Once a list of potential templates is obtained using searching methods, it is necessary to select one or more templates that are appropriate for the particular modeling problem. Several factors need to be taken into account when selecting a template.
The quality of a template increases with its overall sequence similarity to the target and decreases with the number and length of gaps in the alignment. The simplest template selection rule is to select the structure with the higher sequence similarity to the modeled sequence.

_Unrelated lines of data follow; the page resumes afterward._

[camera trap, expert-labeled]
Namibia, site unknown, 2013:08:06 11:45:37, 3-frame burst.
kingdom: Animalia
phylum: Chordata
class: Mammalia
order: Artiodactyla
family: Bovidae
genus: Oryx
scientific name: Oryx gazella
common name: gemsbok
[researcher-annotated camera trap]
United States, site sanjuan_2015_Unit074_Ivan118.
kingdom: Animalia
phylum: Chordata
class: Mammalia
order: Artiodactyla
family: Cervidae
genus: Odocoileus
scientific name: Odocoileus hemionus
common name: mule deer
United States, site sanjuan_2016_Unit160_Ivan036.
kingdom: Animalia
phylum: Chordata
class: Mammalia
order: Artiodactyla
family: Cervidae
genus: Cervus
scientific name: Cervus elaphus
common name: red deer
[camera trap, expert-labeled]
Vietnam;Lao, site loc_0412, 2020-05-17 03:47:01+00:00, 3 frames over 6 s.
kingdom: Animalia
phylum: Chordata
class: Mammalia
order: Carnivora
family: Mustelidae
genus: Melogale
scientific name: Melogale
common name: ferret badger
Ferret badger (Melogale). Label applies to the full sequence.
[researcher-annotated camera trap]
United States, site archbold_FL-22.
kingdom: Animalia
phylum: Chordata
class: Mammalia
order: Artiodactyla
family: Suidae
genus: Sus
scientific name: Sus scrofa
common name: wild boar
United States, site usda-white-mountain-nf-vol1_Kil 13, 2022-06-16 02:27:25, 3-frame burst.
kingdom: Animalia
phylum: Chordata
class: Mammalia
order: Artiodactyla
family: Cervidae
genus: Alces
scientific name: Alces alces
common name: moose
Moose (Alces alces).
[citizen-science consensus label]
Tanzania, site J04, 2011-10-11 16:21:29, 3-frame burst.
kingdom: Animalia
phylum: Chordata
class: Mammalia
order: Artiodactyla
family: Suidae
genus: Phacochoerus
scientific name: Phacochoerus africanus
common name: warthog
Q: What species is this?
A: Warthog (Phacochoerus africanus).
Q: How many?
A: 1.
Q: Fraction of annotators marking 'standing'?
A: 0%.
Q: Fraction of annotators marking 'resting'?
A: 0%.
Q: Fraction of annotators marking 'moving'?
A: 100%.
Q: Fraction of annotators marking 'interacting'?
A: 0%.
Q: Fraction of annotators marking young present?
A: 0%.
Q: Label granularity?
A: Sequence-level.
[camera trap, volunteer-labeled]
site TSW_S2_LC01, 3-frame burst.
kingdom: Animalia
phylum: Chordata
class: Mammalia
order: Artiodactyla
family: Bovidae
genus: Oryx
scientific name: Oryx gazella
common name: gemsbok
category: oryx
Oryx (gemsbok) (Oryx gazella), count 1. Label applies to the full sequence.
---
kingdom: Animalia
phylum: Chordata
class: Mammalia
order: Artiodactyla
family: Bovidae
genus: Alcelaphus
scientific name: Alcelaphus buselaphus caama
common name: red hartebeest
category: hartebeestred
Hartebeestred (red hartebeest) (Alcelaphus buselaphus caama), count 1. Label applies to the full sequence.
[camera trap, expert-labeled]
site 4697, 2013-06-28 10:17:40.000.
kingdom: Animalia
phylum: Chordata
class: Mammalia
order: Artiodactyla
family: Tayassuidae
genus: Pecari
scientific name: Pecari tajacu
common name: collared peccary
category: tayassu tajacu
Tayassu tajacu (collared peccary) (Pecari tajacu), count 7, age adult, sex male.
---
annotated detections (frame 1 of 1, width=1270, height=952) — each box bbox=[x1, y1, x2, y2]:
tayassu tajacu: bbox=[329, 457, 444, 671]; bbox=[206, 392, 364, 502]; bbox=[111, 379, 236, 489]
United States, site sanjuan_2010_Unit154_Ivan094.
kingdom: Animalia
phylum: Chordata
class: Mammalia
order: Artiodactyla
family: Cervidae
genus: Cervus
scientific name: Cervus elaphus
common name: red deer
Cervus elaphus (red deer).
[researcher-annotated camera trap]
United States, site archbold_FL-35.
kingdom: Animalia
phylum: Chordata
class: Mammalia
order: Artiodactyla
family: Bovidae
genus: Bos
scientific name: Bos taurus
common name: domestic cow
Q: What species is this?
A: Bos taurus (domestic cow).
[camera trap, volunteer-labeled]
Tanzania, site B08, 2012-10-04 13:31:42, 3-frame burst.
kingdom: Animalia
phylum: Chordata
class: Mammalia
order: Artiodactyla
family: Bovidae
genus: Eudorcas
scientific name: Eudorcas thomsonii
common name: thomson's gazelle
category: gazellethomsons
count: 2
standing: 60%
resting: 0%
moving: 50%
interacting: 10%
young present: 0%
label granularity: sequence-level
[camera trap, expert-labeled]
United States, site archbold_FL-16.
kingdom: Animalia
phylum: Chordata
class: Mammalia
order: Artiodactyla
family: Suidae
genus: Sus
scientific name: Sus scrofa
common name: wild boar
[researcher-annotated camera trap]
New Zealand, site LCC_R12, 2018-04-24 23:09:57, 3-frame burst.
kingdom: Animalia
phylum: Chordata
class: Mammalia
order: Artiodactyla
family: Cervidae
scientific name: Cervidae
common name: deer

The family of proteins that includes the target and the templates can frequently be organized into sub-families. The construction of a multiple alignment and a phylogenetic tree [42] can help in selecting the template from the subfamily that is closest to the target sequence.
The similarity between the ``environment'' of the template and the environment in which the target needs to be modeled should also be considered. The term ``environment'' is used here in a broad sense, including everything that is not the protein itself (e.g., solvent, pH, ligands, quaternary interactions). If possible, a template bound to the same or similar ligands as the modeled sequence should generally be used.
The quality of the experimentally determined structure is another important factor in template selection. Resolution and R-factor of a crystallographic structure and the number of restraints per residue for an NMR structure are indicative of the accuracy of the structure. This information can generally be obtained from the template PDB files or from the articles describing structure determination. For instance, if two templates have comparable sequence similarity to the target, the one determined at the highest resolution should generally be used.
The criteria for selecting templates also depend on the purpose of a comparative model. For example, if a protein-ligand model is to be constructed, the choice of the template that contains a similar ligand is probably more important than the resolution of the template. On the other hand, if the model is to be used to analyze the geometry of the active site of an enzyme, it may be preferable to use a high-resolution template structure.
It is not necessary to select only one template. In fact, the use of several templates generally increases the model accuracy. One strength of MODELLER is that it can combine information from multiple template structures, in two ways. First, multiple template structures may be aligned with different domains of the target, with little overlap between them, in which case the modeling procedure can construct a homology-based model of the whole target sequence. Second, the template structures may be aligned with the same part of the target, in which case the modeling procedure is likely to automatically build the model on the locally best template [43,44]. In general, it is frequently beneficial to include in the modeling process all the templates that differ substantially from each other, if they share approximately the same overall similarity to the target sequence.
An elaborate way to select suitable templates is to generate and evaluate models for each candidate template structure and/or their combinations. The optimized all-atom models are evaluated by an energy or scoring function, such as the Z-score of PROSAII [45]. The PROSAII Z-score of a model is a measure of compatibility between its sequence and structure. Ideally, the Z-score of the model should be comparable to the Z-score of the template. PROSAII Z-score is frequently sufficiently accurate to allow picking one of the most accurate of the generated models [46]. This trial-and-error approach can be viewed as limited threading (i.e., the target sequence is threaded through similar template structures). For additional comments on model assessment see Section 2.5.